## Document section
The pros and cons of being an Airbnb host
There are plenty of benefits to being an Airbnb host and a couple of negatives you need to be aware of.
- It provides an income stream from unused space.
- Airbnb provides a social platform through which you can meet and engage with people from all over the world and even make lifelong friends.
- It can be a fantastic experience for those already in or considering entering the hospitality or travel industry.
- Airbnb gives you complete control over your listing: how much you charge, who stays there and when it is available.
- The additional income can free you from your own work commitments and give you more time for recreation, hobbies, vacations or family.
- There is a larger community of hosts on Airbnb in which you can immerse yourself. Hosts can engage with each other on the Airbnb forum and have face-to-face meetups.
- You can develop an additional income from your skillset or your day job by expanding to offer an Airbnb Experience.
- Many hosts love the process so much that they embrace it to the point of making a career change.
- Earn “Travel Credits” to put towards your own homes/experiences bookings.
- You must always deliver on the service and features your promise in your listing to maintain your reviews and reputation.
- You need to respond to all enquiries in a timely fashion.
- A stranger is in your home, potentially sharing a space with you. However, remember you can look up their reviews before they stay and vet them for potential personality clashes.
- There may be extended periods in which you don’t receive a booking.
- Your property is going to experience wear and tear, which you need to address.
- More listings could appear in your area, requiring you to add features to your space or be more competitive with your pricing.
- If you are looking to sublet, you may need to get permission from your landlord, or split the profits.
- Guests may need to contact you or need to talk while you are in the middle of something, which may disrupt your life.
What is the Host Guarantee, and how does it protect Airbnb hosts?
Letting a stranger onto your property always comes with an element of risk and fear. Airbnb seeks to guarantee peace of mind for hosts with protection in place, for free, for all bookings. The Host Guarantee ensures any property damage that is caused by a guest is reimbursed; this is up to US$1,000,000.
Note: The Airbnb Host Guarantee does not replace insurance that may cover your valuable contents, your pets or even yourself. The Host Guarantee does not protect any cash you have in your home, animals, your personal liability or any damage to property in shared or common areas. That last point is essential to remember. If you have items in your house such as jewellery, art, technology or similar, then proving your guest damaged them can be hard. You should retain your current home and contents insurance policy to ensure that these items are fully covered.

## Extracted material
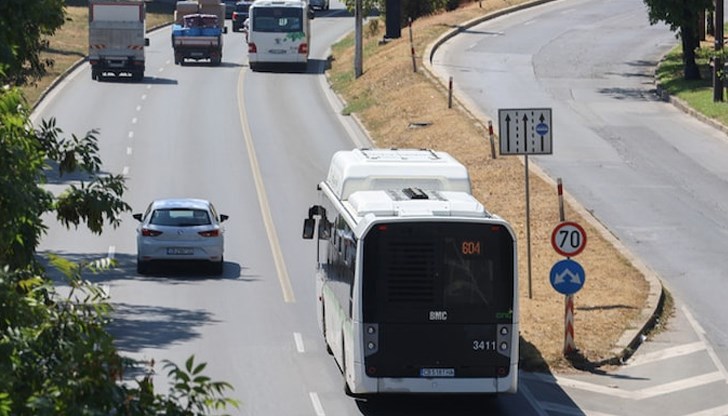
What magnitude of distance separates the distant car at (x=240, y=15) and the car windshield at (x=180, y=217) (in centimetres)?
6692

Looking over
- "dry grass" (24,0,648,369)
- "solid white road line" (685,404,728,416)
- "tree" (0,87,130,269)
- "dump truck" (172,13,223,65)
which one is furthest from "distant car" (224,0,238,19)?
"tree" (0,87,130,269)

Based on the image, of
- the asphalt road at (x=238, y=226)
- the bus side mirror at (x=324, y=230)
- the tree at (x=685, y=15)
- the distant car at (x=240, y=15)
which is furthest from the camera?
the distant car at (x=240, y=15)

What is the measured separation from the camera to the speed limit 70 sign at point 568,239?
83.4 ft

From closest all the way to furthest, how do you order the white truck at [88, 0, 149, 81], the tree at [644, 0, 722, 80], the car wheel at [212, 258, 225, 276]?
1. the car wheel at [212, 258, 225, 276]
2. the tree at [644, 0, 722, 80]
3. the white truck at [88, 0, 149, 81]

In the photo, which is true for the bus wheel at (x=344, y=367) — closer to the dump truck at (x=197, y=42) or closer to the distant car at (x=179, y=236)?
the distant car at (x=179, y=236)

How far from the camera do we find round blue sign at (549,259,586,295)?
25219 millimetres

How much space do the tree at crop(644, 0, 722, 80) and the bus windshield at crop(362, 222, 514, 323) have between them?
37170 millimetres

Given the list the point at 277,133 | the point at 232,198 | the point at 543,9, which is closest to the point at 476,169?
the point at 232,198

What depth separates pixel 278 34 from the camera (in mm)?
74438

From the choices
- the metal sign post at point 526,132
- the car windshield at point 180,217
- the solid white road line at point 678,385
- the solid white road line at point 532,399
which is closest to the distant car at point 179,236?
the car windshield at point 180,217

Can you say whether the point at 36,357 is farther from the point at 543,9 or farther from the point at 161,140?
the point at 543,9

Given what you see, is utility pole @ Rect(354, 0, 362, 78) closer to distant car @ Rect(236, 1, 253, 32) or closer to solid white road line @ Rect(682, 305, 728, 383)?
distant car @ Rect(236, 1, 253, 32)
---
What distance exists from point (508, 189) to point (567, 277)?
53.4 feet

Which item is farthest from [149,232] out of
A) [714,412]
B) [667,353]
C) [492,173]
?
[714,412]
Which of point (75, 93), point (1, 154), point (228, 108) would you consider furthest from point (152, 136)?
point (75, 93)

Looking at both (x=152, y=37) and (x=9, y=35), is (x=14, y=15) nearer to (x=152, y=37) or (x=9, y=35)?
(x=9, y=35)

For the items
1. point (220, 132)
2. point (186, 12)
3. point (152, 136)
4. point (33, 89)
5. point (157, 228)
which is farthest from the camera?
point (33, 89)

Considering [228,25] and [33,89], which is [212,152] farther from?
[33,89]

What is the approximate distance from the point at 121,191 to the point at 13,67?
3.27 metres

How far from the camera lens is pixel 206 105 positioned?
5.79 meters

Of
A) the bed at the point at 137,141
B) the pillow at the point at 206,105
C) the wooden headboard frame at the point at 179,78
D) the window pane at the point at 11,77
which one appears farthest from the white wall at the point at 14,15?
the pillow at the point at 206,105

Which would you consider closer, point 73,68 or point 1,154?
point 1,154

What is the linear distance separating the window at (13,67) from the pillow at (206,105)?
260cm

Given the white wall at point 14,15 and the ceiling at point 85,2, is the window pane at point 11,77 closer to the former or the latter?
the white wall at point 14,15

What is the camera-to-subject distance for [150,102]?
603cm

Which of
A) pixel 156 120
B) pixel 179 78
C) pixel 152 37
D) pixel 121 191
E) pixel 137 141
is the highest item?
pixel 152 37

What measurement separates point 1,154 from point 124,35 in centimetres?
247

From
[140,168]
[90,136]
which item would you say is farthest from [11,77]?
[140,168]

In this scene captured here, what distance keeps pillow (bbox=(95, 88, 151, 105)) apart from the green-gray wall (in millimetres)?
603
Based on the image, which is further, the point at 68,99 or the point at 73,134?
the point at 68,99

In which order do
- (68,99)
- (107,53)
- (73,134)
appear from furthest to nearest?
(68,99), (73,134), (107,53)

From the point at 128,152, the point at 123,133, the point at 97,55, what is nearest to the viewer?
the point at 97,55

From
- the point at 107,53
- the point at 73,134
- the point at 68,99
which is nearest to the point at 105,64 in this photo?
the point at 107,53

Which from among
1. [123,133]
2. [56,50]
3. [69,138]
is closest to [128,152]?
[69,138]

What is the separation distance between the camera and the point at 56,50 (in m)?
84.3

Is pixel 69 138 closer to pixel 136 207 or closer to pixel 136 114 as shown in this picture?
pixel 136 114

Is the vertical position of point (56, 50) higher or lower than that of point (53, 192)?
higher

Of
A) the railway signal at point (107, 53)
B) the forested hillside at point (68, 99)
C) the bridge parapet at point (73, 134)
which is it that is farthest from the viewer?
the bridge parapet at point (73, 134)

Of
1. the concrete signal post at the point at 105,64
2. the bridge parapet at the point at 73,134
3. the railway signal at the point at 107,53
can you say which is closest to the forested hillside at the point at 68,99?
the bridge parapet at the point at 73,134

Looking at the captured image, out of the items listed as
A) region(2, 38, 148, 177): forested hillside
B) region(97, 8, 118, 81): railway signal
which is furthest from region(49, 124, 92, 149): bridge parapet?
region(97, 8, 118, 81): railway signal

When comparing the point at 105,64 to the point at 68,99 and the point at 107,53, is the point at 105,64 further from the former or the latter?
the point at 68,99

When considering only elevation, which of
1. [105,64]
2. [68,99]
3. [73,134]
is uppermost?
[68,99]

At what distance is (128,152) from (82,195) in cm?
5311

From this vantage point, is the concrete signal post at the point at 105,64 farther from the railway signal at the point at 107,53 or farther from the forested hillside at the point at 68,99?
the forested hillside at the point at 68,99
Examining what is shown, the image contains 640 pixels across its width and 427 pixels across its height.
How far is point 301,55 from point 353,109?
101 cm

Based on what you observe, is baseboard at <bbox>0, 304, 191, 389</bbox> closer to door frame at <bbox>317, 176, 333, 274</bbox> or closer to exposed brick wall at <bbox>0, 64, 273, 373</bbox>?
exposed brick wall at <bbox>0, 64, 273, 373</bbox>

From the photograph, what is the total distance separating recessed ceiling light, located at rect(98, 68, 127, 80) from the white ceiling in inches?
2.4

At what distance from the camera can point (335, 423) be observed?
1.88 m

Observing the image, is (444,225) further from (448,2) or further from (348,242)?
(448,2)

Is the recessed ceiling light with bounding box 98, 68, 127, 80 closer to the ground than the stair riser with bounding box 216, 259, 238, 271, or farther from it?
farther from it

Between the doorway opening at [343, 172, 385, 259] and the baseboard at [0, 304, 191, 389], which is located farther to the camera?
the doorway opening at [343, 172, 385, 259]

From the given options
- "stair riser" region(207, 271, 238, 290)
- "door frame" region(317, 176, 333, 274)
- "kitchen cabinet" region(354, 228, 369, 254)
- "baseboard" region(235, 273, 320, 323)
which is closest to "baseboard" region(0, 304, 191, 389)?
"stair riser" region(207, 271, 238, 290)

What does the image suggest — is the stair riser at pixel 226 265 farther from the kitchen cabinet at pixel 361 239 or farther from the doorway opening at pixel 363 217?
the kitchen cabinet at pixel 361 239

## What you need to do
**a.** Say whether each statement agrees with the text on being an Airbnb host. Answer yes or no for each, and quote the exact words of the text that decide it.
(i) The Host Guarantee reimburses property damage caused by a guest up to US$1,000,000.
(ii) The Host Guarantee covers cash kept in the host's home.
(iii) Hosts pay a fee to have the Host Guarantee apply to their bookings.
**b.** Reproduce the part of the text on being an Airbnb host that runs from "- You need to" up to and including "receive a booking.".

## Numbered responses
**a.**
(i) Yes: "The Host Guarantee ensures any property damage that is caused by a guest is reimbursed; this is up to US$1,000,000."
(ii) No: "The Host Guarantee does not protect any cash you have in your home"
(iii) No: "protection in place, for free, for all bookings"

**b.**
- You need to respond to all enquiries in a timely fashion.
- A stranger is in your home, potentially sharing a space with you. However, remember you can look up their reviews before they stay and vet them for potential personality clashes.
- There may be extended periods in which you don’t receive a booking.